#### Objective : To apply Sequential model to machine translations using IITB Hindi English Corpus
####  1. In this notebook we will create a simple Encoder using 2 Layers Lstm with dropouts and input the hidden state and cell state time stamp wise to decoder
####  2. Our decoder architecture will take the hidden and cell state from encoder and sentence as a input to do the predictions
####  3. In the Seq2 Seq architecture we will use combination of teacher forcing and decoder output for training at each step. Teacher forcing speeds up the convergence of the algorithm


### About the Dataset

The IIT Bombay English-Hindi corpus contains parallel corpus for English-Hindi as well as monolingual Hindi corpus collected from a variety of existing sources and corpora developed at the Center for Indian Language Technology, IIT Bombay over the years. This page describes the corpus. This corpus has been used at the Workshop on Asian Language Translation Shared Task in 2016 and 2017 for the Hindi-to-English and English-to-Hindi languages pairs and as a pivot language pair for the Hindi-to-Japanese and Japanese-to-Hindi language pairs.
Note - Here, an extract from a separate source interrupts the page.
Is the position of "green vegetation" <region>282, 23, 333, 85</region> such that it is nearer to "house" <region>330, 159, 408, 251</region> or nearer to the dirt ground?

Please refer to the : http://www.cfilt.iitb.ac.in/iitb_parallel/ for more details on the datasource and downloading the datasets

In [25]:
### Import the required packages 

In [1]:
import pandas as pd #### for any manipulations on the dataframe
import os #### For doing os operations like change directory and all

import spacy ### We will use spacy tokeniser for cleaning our data
import numpy as np ### For any numeric  operations of matrices


#### We will import the torch and will start working on the project
import torch
from torchtext import data ### This provides the pipeline for processing our data
SEED = 1234
torch.manual_seed(SEED)
torch.cuda.manual_seed(SEED)
torch.backends.cudnn.deterministic = True ### This will make our experiments reproducible
import torch.nn as nn
import torch.optim as optim ### We will call our optimiser function like adam, sgd etcc....
import torch.nn.functional as F


import random
from sklearn.metrics import classification_report
from matplotlib import pyplot as plt
import pyprind
%matplotlib inline  
import time
import re ### This will help us in writing regex for cleaning our data

In [2]:
path = 'C:\\Users\\ashwinku\\Desktop\\Pytorch\\Neural_Machine_Translation\\Data\\parallel\\'

#### Define a function which takes english file hindi file and return dataframe

In [4]:
def readfile(englishfile,hindifile):
    ''' Takes 2 inputs english file and hindi file data returns the dataframe name'''
    filename = open(englishfile,encoding='utf-8') ### Store the file inot i/0 iterator
    english_list = list(filename) ## convert the english file to list of documents
    filename1 = open(hindifile,encoding = 'utf-8') ### Store the file as i/o iterator
    hindi_list = list(filename1) ## convert the hindi file to list of documents
    print ("Length of hindi list is :",len(hindi_list))
    print ("Length of english list is :",len(english_list))
    # dictionary of lists  
    cols_dict = {'hindi_text': hindi_list, 'english_text':english_list}
    ## Craete the dataframe from cols dict
    df_name = pd.DataFrame(cols_dict)
    print ("Shape of data is :",df_name.shape)
    print ("Columns of data is :",df_name.columns)
    return (df_name)
    
    

### Call the functions on Training dataset and Test Dataset

In [26]:
hin_en_df = readfile('IITB.en-hi.en', 'IITB.en-hi.hi')
dev_en_df = readfile('dev.en','dev.hi')

Length of hindi list is : 1561840
Length of english list is : 1561840
Shape of data is : (1561840, 2)
Columns of data is : Index(['hindi_text', 'english_text'], dtype='object')
Length of hindi list is : 520
Length of english list is : 520
Shape of data is : (520, 2)
Columns of data is : Index(['hindi_text', 'english_text'], dtype='object')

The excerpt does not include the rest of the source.